* US dollar shorts largest since at least mid-2008
* G7/IMF meetings fail to reach agreement on currencies
* Dollar hits 15-year low vs yen but steadies around 82.00
(Updates prices)
NEW YORK, Oct 11 (Reuters) - The U.S. dollar rallied
against the euro and yen on Monday in holiday-thinned trading
as investors bet that the greenback's recent declines were too
far, too fast.
Sentiment toward the dollar remained broadly bearish,
however, as the Federal Reserve looked set to pump more cash
into the economy after a weekend meeting of finance leaders
produced no quick fix for tensions in currency markets.
The euro had earlier climbed as high as $1.4012 on
electronic trading platform EBS, but it lost momentum after
failing to hold above the $1.40 area for a second time since
hitting a 8-1/2 month high of $1.4030 last Thursday.
"Clearly, $1.40 has been a pretty big resistance level for
euro/dollar. The market is looking for any kind of excuse to
sell euro/dollar for the time being," said Boris Schlossberg,
director of currency research at GFT in New York.

* _Problems and tasks_
1. Answer these questions using the currency report:
(a) Against which currency did the dollar hit a 15-year low, and around what level did it steady?
(b) What was the euro's 8-1/2 month high, and on what day was it reached?
(c) What position does Boris Schlossberg hold?
2. Quote the currency report from "Sentiment toward the" to "in New York.", inclusive.
Rely solely on the currency report when answering, not on the listing.

* _Source data_

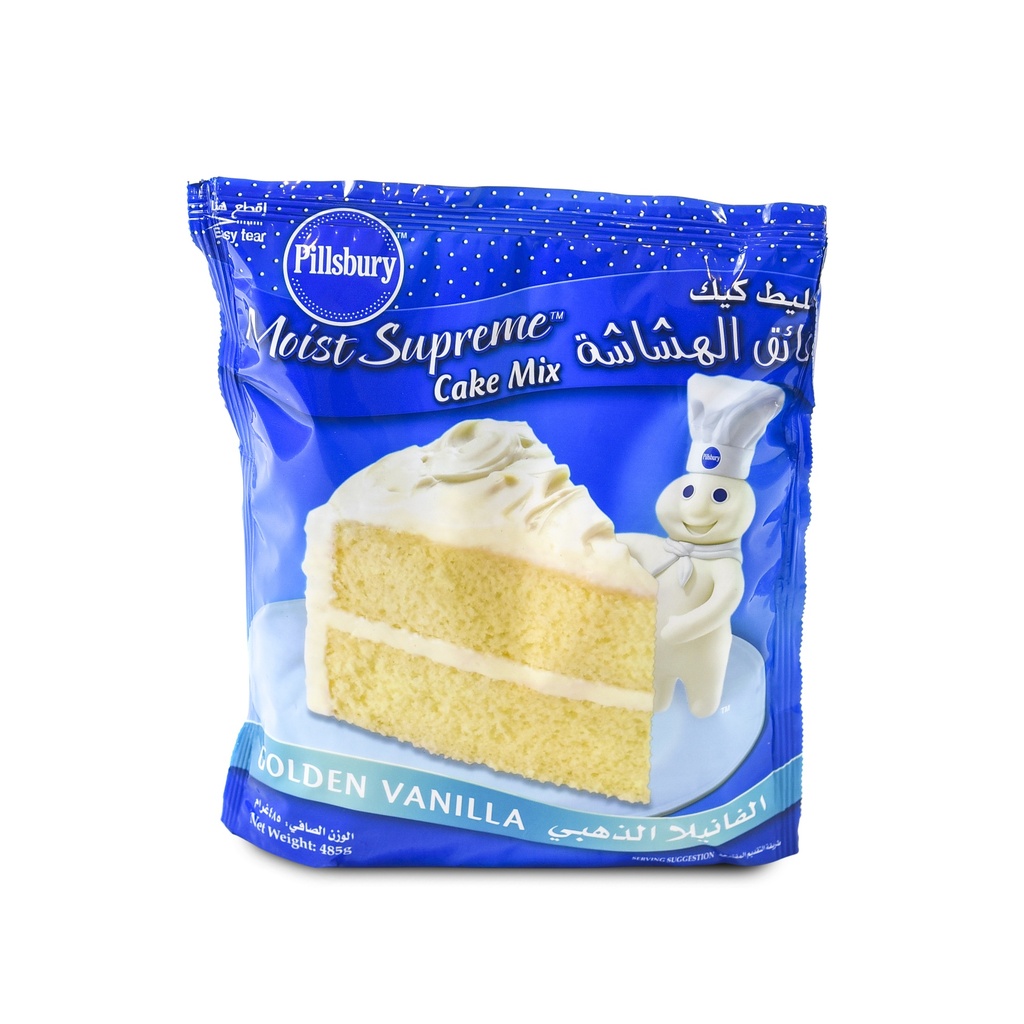PB CAKE MIX GOLDEN VANILLA 485GM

* _Solved tasks_
1.
(a) The yen; it steadied around 82.00.
(b) $1.4030, reached last Thursday.
(c) Director of currency research at GFT in New York.

2.
Sentiment toward the dollar remained broadly bearish,
however, as the Federal Reserve looked set to pump more cash
into the economy after a weekend meeting of finance leaders
produced no quick fix for tensions in currency markets.
The euro had earlier climbed as high as $1.4012 on
electronic trading platform EBS, but it lost momentum after
failing to hold above the $1.40 area for a second time since
hitting a 8-1/2 month high of $1.4030 last Thursday.
"Clearly, $1.40 has been a pretty big resistance level for
euro/dollar. The market is looking for any kind of excuse to
sell euro/dollar for the time being," said Boris Schlossberg,
director of currency research at GFT in New York.